» Task requirements:
Using the Fred Beckey piece, explain in one to three sentences why mountains drew Beckey's attention.

» Text section:
----

Fred Beckey: What I’ve Learned
Fred Beckey, 92, Legend. Seattle, Washington.
I’m pretty young compared to Jurassic time. I’d like to reinvent myself and get younger every year.
Traffic is becoming hostile in Seattle.
My parents taught me to be responsible, self sufficient, disciplined and punctual. It’s interesting that my parents were so involved in music and the arts—it didn’t rub off on me—but my brother Helmy did become an opera singer.
My parents took me to the mountains when I was a boy. I was visually influenced by their beauty—like Ruskin. Although the inland waters in the Pacific Northwest held their attractions, mountains, especially with winter snows, constantly drew my attention.
Alpine mountains captivated me. They also represented freedom and challenge, and the lure of mountain exploration caught my attention.
My first ascents of Mt. Deborah and Mt. Hunter  with Henry Meybohm and Heinrich Harrer were a huge commitment. I learned to trust the judgment of my partners. I also learned about the dangers of cornices and to stay intensely alert around them.
I’ve learned a lot from numerous individuals and other climbers. In particular: Climb within your limits, never belay casually, pick the right partner and continually be aware of your route line and potential descent.
Don’t pick climbing partners from the Internet.
Pace yourself. Trust yourself. Keep going. Keep a good sense of humor.
Don’t be intimidated by the climb.

----

» Provided data:
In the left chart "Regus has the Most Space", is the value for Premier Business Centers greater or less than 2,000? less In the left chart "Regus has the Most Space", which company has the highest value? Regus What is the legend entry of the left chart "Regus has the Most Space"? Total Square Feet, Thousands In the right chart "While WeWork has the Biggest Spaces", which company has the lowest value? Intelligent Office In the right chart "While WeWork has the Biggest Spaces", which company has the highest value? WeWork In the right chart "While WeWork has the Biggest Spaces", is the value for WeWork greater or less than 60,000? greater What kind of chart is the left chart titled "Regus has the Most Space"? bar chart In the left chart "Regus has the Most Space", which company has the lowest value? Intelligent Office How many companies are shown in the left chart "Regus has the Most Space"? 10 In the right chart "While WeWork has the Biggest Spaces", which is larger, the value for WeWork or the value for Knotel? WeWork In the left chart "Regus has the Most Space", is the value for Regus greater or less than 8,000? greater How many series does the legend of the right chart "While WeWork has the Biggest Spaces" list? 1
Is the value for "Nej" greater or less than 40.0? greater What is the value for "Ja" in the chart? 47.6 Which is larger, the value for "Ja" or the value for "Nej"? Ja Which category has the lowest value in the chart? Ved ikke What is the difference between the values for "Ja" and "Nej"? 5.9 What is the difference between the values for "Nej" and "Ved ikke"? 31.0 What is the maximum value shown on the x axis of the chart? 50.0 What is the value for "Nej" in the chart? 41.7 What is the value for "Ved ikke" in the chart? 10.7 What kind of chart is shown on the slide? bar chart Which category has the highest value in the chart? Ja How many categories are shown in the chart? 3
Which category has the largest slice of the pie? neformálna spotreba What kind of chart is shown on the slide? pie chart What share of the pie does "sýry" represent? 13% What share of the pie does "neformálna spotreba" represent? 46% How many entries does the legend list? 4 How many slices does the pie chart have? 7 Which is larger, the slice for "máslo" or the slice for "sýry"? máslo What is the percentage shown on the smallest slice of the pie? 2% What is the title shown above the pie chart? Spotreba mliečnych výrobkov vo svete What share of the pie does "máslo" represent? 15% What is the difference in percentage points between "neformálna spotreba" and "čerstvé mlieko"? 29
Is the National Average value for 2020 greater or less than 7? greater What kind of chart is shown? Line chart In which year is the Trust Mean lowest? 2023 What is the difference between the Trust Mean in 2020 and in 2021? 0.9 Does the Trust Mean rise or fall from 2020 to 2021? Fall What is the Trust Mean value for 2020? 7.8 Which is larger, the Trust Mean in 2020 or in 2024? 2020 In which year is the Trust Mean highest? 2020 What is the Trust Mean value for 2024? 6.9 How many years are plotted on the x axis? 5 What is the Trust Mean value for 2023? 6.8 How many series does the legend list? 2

----

» Exercise answer:
Beckey's parents took him to the mountains as a boy, and he was visually influenced by their beauty, especially with winter snows. Alpine mountains also represented freedom and challenge to him, and the lure of mountain exploration caught his attention.